[Source data]
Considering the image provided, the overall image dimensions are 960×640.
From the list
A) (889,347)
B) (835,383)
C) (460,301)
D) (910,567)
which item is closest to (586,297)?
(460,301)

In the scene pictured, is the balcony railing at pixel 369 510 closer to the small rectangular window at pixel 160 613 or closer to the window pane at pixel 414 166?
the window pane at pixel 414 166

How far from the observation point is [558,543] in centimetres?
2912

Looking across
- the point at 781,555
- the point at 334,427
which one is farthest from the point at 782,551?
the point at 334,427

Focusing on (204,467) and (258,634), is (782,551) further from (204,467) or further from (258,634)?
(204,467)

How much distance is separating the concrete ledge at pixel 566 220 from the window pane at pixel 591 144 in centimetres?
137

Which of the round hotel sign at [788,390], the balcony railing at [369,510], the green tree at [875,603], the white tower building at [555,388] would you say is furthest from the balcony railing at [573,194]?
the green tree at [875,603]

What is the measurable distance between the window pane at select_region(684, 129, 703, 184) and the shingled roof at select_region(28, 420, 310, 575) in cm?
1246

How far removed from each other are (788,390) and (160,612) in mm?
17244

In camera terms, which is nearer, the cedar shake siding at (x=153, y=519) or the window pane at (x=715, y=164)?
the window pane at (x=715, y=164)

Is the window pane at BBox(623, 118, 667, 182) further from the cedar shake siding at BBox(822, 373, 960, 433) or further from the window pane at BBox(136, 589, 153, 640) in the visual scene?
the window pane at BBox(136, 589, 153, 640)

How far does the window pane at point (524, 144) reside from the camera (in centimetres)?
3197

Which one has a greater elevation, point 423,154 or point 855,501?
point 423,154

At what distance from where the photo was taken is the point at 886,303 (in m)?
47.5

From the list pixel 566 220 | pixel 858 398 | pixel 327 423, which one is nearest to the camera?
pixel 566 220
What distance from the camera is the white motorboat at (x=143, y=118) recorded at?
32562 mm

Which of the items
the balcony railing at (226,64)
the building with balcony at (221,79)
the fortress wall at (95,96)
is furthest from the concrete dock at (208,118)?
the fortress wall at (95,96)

*Exercise details:*
Reproduce the records from the line that contains "Which one has" through the end of the records, changing "elevation" to "height" and leaving everything else unchanged.

*Response:*
Which one has a greater height, point 423,154 or point 855,501?
point 423,154

At what distance from where the photo was taken is the point at 886,303 (in m)?
47.5

From the list pixel 566 220 | pixel 858 398 | pixel 327 423, which one is nearest to the camera?
pixel 566 220
What distance from the camera is the white motorboat at (x=143, y=118) recorded at?
32562 mm

Which of the items
the balcony railing at (226,64)
the building with balcony at (221,79)
the fortress wall at (95,96)
is furthest from the concrete dock at (208,118)?
the fortress wall at (95,96)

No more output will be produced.